• Siracusa. Ripulito il Bosco delle Troiane, entro Aprile l’impianto di irrigazione

    Cumuli di rifiuti, perlopiù plastiche, poi vetro, metallli e indifferenziato, soprattutto provenienti da attività agricola, abbandonati nell’area pubblica del nascente bosco delle Troiane, in viale Scala Greca. Sono stati rimossi dai volontari del Comitato Aria Nuova, di cui fanno parte numerose associazioni del territorio attente alla tutela ambientale. Sabato mattina, quello che sarà il Bosco delle Troiane è stato riportato alle condizioni di pulizia necessarie. Il cumulo è stato poi posto in viale Scala Greca, come indicato dal Comune, per poterli far  rimuovere dalla ditta di igiene urbana. Come spiega Fabio Morreale di Natura Sicula, “nel passato chi ha coltivato queste superfici aveva creato alcuni punti critici in cui abbandonava in grande quantità il materiale agricolo dismesso. Perlopiù si trattava di manichette di irrigazione in polietilene, film plastici e cassette/semenzaio in polistirolo. Molte manichette erano ancora sotterrate e per rimuoverle è stato necessario sfilarle dalla terra. A fine lavori il marciapiede si presentava con una lunga collina di rifiuti”.
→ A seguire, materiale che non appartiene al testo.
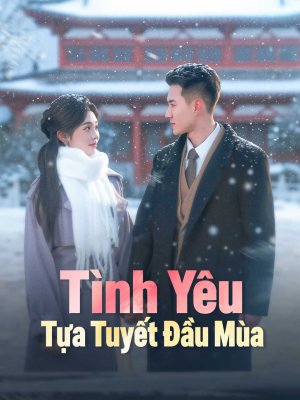 Tình Yêu Tựa Tuyết Đầu Mùa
    Soddisfatto l’assessore all’Igiene Urbana, Andrea Buccheri. Il suo plauso “va a Natura Sicula che ha organizzato l’evento e a tutti gli altri partecipanti.  Le tante persone presenti, in questo primo sabato di primavera, hanno rimarcato l’importanza e la bellezza di prendersi cura del patrimonio cittadino”.
    I volontari di questa straordinaria giornata ecologica fanno capo al Comitato Aria Nuova, sorto nel
    2019 proprio per aumentare la quantità e qualità di suolo dedicata agli spazi verdi, divulgare i benefici del verde città, tutelare la dotazione arborea esistente. Il Comitato collabora gratuitamente con l’amministrazione comunale per aiutarla a dare esecuzione alla legge del 1992 “un albero per ogni nato”.All’iniziativa hanno dato il loro contributo i volontari delle associazioni
    Natura Sicula, Rifiuti Zero e Naturalchemica, della cooperativa San Martino, del Comitato Stop
    Veleni e del Movimento Aretuseo.
    L’occasione è servita anche per verificare le condizioni delle circa mille piante messe a dimora. Tutto,spiegano i volontari, procede per il meglio. Intanto, l’assessore al Verde, Carlo Gradenigo ha predisposto il progetto per un impianto di irrigazione. Dovrebbe essere pronto entro il prossimo mese. Servirà, nei primi anni, per favorire l’attecchimento e accelerare la crescita dei giovani albero. Secondo le previsioni, entro cinque anni, il bosco dovrebbe già “esistere”. Gli alberi, cioè, dovrebbero aver raggiunto quantomeno l’altezza di un uomo, svolgendo l’importante funzione per cui l’iniziativa è stata pensata.